Assessment of surgical downstaging in an open-label Phase 2 trial of denosumab in patients with Giant Cell Tumour of Bone (#411)

Paul D Stalley 1 , Stefano Ferrari 2 , Piotr Rutkowski 3 , Robert J Grimer 4 , Sander PD Dijkstra 5 , Andrzej Pienkowski 3 , Gualter Vaz 6 , Leanne L Seeger 7 , Amy Feng 8 , Bruce A Bach 8
  1. Department of Orthopaedic Surgery, Royal Prince Alfred Hospital, Sydney, NSW, Australia
  2. Chemotherapy Unit, Istituto Ortopedico Rizzoli, Bologna, Italy
  3. Department of Soft Tissue/Bone Sarcoma and Melanoma, Maria Sklodowska-Curie Memorial Center and Institute of Oncology, Warsaw, Poland
  4. Orthopaedic Oncology Unit, Royal Orthopaedic Hospital, Birmingham, UK
  5. Department of Orthopedic Surgery, Leiden University Medical Center, Leiden, The Netherlands
  6. Department of Orthopedic Surgery, Edouard Herriot Hospital, Lyon, France
  7. Department of Radiology, David Geffen School of Medicine at University of California, Los Angeles, Los Angeles, CA, USA
  8. Amgen Inc, Thousand Oaks, California, USA

Aims: Surgical resection, the standard treatment for giant cell tumour of bone (GCTB), may be associated with severe morbidity and may not be curative for all lesions. In an open-label phase 2 study, treatment with denosumab was associated with delayed surgery and/or a less morbid procedure in most patients with resectable GCTB. We report an unplanned, interim analysis of surgical downstaging in patients with resectable GCTB whose initially planned surgery was associated with severe morbidity.
Methods: Adults or skeletally mature adolescents with resectable GCTB received denosumab 120 mg SC every 4 weeks and on study days 8 and 15. Planned and actual GCTB surgical procedures following treatment are reported. Procedure selection and timing were based on review of radiographic imaging and clinical response.
Results: Overall, 222 patients enrolled and were evaluable for surgical downstaging (men, 46%; median age, 34 years); most had lesions in the lower (n=117) and upper (n=62) extremities or pelvis/sacrum (n=33).

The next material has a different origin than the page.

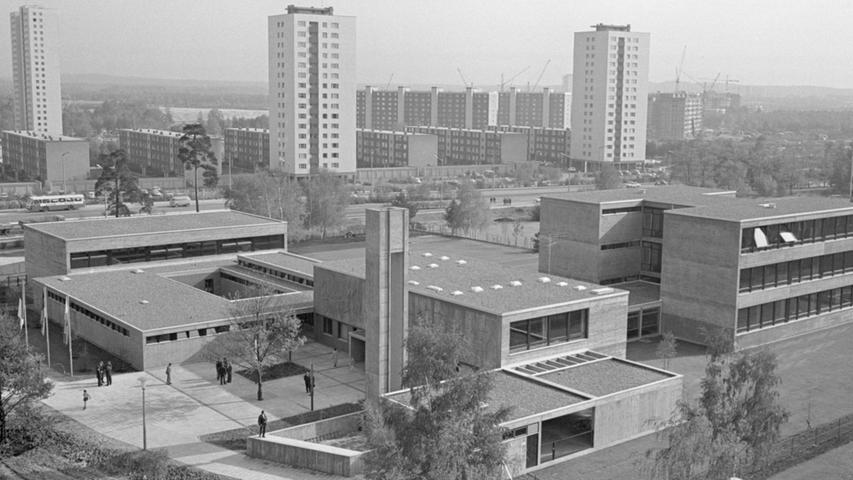 Der ausladende Schulkomplex im Vordergrund wirkt geradezu zierlich angesichts der Wohntürme von Neuselsbrunn (jenseits der Münchener Straße im Hintergrund) und dem Hochhaus der Zollhaus-Wohnanlage (rechts) und hat dennoch viel Platz und Bedeutung. Zu dem dreigeschossigen Klassentrakt fügen sich Pausenhalle, der Jugendhort und die Turnhalle (links) sowie die Hausmeisterwohnung (rechts).  Hier geht es zum Kalenderblatt vom 27. Oktober 1967: Kinder zwischen Wolkenkratzern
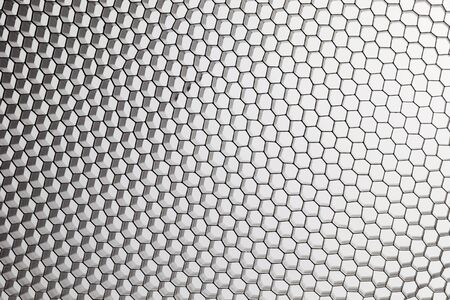 black, metal honeycomb grid on white abstract background Imagens - 7590761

In total, 193 (86%) patients either had no surgery (n=109; 48%) or had a less morbid procedure (n=84; 37%). All 222 patients received denosumab; median (range) time on denosumab was 14.1 (1.0−57.1) months for all patients and 17.5 (1.0−57.1) months for the 109 patients with no surgery. The proportions of patients with a planned surgical procedure who had not undergone surgery were: hemipelvectomy (n=8/10; 80%), amputation (n=32/40; 80%), joint/prosthesis replacement (n=6/25; 24%), joint resection/fusion (n=14/35; 56%), en bloc resection (n=31/85; 36%), en bloc excision (n=7/8; 88%), curettage (n=8/18; 44%). The native joint preservation rate was 96% in the 25 patients with a planned joint/prosthesis replacement and 86% in 35 patients with a planned joint resection/fusion.
Conclusions: Consistent with initial results, treatment with denosumab was associated with delayed invasive surgery or a less morbid procedure than was planned in most patients with resectable GCTB.